Your answer must be the full set of entries, repeated exactly.

[Stored data]
★ ★ ★ ★

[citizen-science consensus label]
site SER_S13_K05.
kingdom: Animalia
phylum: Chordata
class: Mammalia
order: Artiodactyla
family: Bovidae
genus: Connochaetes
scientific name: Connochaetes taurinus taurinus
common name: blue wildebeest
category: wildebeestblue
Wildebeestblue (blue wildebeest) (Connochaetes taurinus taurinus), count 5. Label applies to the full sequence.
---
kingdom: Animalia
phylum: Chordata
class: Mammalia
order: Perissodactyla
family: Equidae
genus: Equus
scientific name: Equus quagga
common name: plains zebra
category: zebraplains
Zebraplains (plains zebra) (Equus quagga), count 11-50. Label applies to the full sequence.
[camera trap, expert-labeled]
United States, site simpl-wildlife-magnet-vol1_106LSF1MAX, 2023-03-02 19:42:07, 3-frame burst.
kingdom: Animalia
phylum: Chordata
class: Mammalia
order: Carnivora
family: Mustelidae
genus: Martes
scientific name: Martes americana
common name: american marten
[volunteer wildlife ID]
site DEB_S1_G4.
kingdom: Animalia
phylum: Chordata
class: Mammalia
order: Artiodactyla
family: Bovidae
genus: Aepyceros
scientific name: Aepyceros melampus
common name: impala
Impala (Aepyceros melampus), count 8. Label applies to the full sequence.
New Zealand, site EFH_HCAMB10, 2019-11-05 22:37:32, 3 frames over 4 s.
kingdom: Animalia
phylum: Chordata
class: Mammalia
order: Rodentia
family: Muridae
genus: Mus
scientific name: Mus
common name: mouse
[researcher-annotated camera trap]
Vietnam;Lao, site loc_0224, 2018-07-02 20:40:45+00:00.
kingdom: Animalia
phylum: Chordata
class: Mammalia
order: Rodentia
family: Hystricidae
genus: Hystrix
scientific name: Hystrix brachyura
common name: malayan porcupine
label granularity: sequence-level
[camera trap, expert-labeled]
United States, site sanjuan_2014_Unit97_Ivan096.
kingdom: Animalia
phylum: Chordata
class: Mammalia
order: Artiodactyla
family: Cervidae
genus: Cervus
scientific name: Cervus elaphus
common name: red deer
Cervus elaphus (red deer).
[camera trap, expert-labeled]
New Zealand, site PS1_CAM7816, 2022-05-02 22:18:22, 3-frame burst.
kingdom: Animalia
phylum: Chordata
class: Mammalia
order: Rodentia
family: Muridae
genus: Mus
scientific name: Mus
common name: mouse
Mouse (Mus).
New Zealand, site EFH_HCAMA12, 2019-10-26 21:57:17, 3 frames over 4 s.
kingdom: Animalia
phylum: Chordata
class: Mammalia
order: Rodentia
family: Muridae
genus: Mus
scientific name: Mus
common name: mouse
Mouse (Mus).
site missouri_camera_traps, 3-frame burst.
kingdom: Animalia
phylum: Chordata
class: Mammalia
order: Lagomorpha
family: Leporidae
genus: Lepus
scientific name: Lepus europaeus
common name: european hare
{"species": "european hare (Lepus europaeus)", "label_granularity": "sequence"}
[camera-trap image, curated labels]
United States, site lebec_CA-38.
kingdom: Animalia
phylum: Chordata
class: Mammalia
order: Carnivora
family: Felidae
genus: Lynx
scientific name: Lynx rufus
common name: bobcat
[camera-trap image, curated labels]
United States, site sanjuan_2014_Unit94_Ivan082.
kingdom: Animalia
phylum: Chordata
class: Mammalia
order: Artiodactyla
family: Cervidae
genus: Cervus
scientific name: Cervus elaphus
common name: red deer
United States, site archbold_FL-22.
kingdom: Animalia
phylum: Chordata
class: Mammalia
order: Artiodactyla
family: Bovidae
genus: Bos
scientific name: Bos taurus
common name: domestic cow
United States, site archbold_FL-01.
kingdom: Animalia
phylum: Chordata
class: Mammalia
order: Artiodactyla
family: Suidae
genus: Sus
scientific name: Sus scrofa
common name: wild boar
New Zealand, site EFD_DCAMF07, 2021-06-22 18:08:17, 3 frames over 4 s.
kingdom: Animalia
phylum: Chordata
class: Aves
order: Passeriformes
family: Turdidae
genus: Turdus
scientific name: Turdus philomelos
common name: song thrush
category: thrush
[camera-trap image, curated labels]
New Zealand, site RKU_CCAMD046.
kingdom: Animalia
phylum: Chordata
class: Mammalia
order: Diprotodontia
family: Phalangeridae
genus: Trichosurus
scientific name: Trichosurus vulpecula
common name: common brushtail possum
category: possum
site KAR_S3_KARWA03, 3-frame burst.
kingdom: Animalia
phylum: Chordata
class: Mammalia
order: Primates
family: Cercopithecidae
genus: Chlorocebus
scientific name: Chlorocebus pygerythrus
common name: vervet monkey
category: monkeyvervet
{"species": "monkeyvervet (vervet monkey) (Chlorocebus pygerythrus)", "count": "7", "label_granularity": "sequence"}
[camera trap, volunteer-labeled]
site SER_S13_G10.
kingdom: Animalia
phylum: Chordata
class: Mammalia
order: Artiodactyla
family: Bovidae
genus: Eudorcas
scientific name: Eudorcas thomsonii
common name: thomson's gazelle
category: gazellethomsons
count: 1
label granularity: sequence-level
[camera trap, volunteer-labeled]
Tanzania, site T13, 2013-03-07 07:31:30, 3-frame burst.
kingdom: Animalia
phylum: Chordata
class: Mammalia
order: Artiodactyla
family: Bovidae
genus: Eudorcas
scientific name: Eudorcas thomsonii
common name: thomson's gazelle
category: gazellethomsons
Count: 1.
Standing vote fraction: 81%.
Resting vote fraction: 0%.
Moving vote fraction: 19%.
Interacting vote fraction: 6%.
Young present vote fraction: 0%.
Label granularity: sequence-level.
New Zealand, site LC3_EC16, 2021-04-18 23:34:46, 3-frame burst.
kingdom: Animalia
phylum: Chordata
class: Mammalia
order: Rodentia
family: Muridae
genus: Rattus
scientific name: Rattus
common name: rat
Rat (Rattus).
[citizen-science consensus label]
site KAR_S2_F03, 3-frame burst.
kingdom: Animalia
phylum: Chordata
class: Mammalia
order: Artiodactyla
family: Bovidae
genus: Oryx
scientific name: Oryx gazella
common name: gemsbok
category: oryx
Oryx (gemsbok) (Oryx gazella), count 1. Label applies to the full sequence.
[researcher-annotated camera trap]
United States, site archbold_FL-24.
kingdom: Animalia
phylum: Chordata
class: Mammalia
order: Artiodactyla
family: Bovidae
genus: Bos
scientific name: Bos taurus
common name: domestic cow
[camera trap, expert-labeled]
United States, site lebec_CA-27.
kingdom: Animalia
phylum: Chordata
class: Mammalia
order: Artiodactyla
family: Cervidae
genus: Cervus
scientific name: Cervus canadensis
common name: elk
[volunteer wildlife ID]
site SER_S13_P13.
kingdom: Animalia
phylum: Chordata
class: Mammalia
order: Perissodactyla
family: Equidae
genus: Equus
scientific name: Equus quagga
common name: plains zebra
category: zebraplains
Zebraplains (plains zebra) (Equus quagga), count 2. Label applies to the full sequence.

★ ★ ★ ★

● Result of this task
[citizen-science consensus label]
site SER_S13_K05.
kingdom: Animalia
phylum: Chordata
class: Mammalia
order: Artiodactyla
family: Bovidae
genus: Connochaetes
scientific name: Connochaetes taurinus taurinus
common name: blue wildebeest
category: wildebeestblue
Wildebeestblue (blue wildebeest) (Connochaetes taurinus taurinus), count 5. Label applies to the full sequence.
---
kingdom: Animalia
phylum: Chordata
class: Mammalia
order: Perissodactyla
family: Equidae
genus: Equus
scientific name: Equus quagga
common name: plains zebra
category: zebraplains
Zebraplains (plains zebra) (Equus quagga), count 11-50. Label applies to the full sequence.
[camera trap, expert-labeled]
United States, site simpl-wildlife-magnet-vol1_106LSF1MAX, 2023-03-02 19:42:07, 3-frame burst.
kingdom: Animalia
phylum: Chordata
class: Mammalia
order: Carnivora
family: Mustelidae
genus: Martes
scientific name: Martes americana
common name: american marten
[volunteer wildlife ID]
site DEB_S1_G4.
kingdom: Animalia
phylum: Chordata
class: Mammalia
order: Artiodactyla
family: Bovidae
genus: Aepyceros
scientific name: Aepyceros melampus
common name: impala
Impala (Aepyceros melampus), count 8. Label applies to the full sequence.
New Zealand, site EFH_HCAMB10, 2019-11-05 22:37:32, 3 frames over 4 s.
kingdom: Animalia
phylum: Chordata
class: Mammalia
order: Rodentia
family: Muridae
genus: Mus
scientific name: Mus
common name: mouse
[researcher-annotated camera trap]
Vietnam;Lao, site loc_0224, 2018-07-02 20:40:45+00:00.
kingdom: Animalia
phylum: Chordata
class: Mammalia
order: Rodentia
family: Hystricidae
genus: Hystrix
scientific name: Hystrix brachyura
common name: malayan porcupine
label granularity: sequence-level
[camera trap, expert-labeled]
United States, site sanjuan_2014_Unit97_Ivan096.
kingdom: Animalia
phylum: Chordata
class: Mammalia
order: Artiodactyla
family: Cervidae
genus: Cervus
scientific name: Cervus elaphus
common name: red deer
Cervus elaphus (red deer).
[camera trap, expert-labeled]
New Zealand, site PS1_CAM7816, 2022-05-02 22:18:22, 3-frame burst.
kingdom: Animalia
phylum: Chordata
class: Mammalia
order: Rodentia
family: Muridae
genus: Mus
scientific name: Mus
common name: mouse
Mouse (Mus).
New Zealand, site EFH_HCAMA12, 2019-10-26 21:57:17, 3 frames over 4 s.
kingdom: Animalia
phylum: Chordata
class: Mammalia
order: Rodentia
family: Muridae
genus: Mus
scientific name: Mus
common name: mouse
Mouse (Mus).
site missouri_camera_traps, 3-frame burst.
kingdom: Animalia
phylum: Chordata
class: Mammalia
order: Lagomorpha
family: Leporidae
genus: Lepus
scientific name: Lepus europaeus
common name: european hare
{"species": "european hare (Lepus europaeus)", "label_granularity": "sequence"}
[camera-trap image, curated labels]
United States, site lebec_CA-38.
kingdom: Animalia
phylum: Chordata
class: Mammalia
order: Carnivora
family: Felidae
genus: Lynx
scientific name: Lynx rufus
common name: bobcat
[camera-trap image, curated labels]
United States, site sanjuan_2014_Unit94_Ivan082.
kingdom: Animalia
phylum: Chordata
class: Mammalia
order: Artiodactyla
family: Cervidae
genus: Cervus
scientific name: Cervus elaphus
common name: red deer
United States, site archbold_FL-22.
kingdom: Animalia
phylum: Chordata
class: Mammalia
order: Artiodactyla
family: Bovidae
genus: Bos
scientific name: Bos taurus
common name: domestic cow
United States, site archbold_FL-01.
kingdom: Animalia
phylum: Chordata
class: Mammalia
order: Artiodactyla
family: Suidae
genus: Sus
scientific name: Sus scrofa
common name: wild boar
New Zealand, site EFD_DCAMF07, 2021-06-22 18:08:17, 3 frames over 4 s.
kingdom: Animalia
phylum: Chordata
class: Aves
order: Passeriformes
family: Turdidae
genus: Turdus
scientific name: Turdus philomelos
common name: song thrush
category: thrush
[camera-trap image, curated labels]
New Zealand, site RKU_CCAMD046.
kingdom: Animalia
phylum: Chordata
class: Mammalia
order: Diprotodontia
family: Phalangeridae
genus: Trichosurus
scientific name: Trichosurus vulpecula
common name: common brushtail possum
category: possum
site KAR_S3_KARWA03, 3-frame burst.
kingdom: Animalia
phylum: Chordata
class: Mammalia
order: Primates
family: Cercopithecidae
genus: Chlorocebus
scientific name: Chlorocebus pygerythrus
common name: vervet monkey
category: monkeyvervet
{"species": "monkeyvervet (vervet monkey) (Chlorocebus pygerythrus)", "count": "7", "label_granularity": "sequence"}
[camera trap, volunteer-labeled]
site SER_S13_G10.
kingdom: Animalia
phylum: Chordata
class: Mammalia
order: Artiodactyla
family: Bovidae
genus: Eudorcas
scientific name: Eudorcas thomsonii
common name: thomson's gazelle
category: gazellethomsons
count: 1
label granularity: sequence-level
[camera trap, volunteer-labeled]
Tanzania, site T13, 2013-03-07 07:31:30, 3-frame burst.
kingdom: Animalia
phylum: Chordata
class: Mammalia
order: Artiodactyla
family: Bovidae
genus: Eudorcas
scientific name: Eudorcas thomsonii
common name: thomson's gazelle
category: gazellethomsons
Count: 1.
Standing vote fraction: 81%.
Resting vote fraction: 0%.
Moving vote fraction: 19%.
Interacting vote fraction: 6%.
Young present vote fraction: 0%.
Label granularity: sequence-level.
New Zealand, site LC3_EC16, 2021-04-18 23:34:46, 3-frame burst.
kingdom: Animalia
phylum: Chordata
class: Mammalia
order: Rodentia
family: Muridae
genus: Rattus
scientific name: Rattus
common name: rat
Rat (Rattus).
[citizen-science consensus label]
site KAR_S2_F03, 3-frame burst.
kingdom: Animalia
phylum: Chordata
class: Mammalia
order: Artiodactyla
family: Bovidae
genus: Oryx
scientific name: Oryx gazella
common name: gemsbok
category: oryx
Oryx (gemsbok) (Oryx gazella), count 1. Label applies to the full sequence.
[researcher-annotated camera trap]
United States, site archbold_FL-24.
kingdom: Animalia
phylum: Chordata
class: Mammalia
order: Artiodactyla
family: Bovidae
genus: Bos
scientific name: Bos taurus
common name: domestic cow
[camera trap, expert-labeled]
United States, site lebec_CA-27.
kingdom: Animalia
phylum: Chordata
class: Mammalia
order: Artiodactyla
family: Cervidae
genus: Cervus
scientific name: Cervus canadensis
common name: elk
[volunteer wildlife ID]
site SER_S13_P13.
kingdom: Animalia
phylum: Chordata
class: Mammalia
order: Perissodactyla
family: Equidae
genus: Equus
scientific name: Equus quagga
common name: plains zebra
category: zebraplains
Zebraplains (plains zebra) (Equus quagga), count 2. Label applies to the full sequence.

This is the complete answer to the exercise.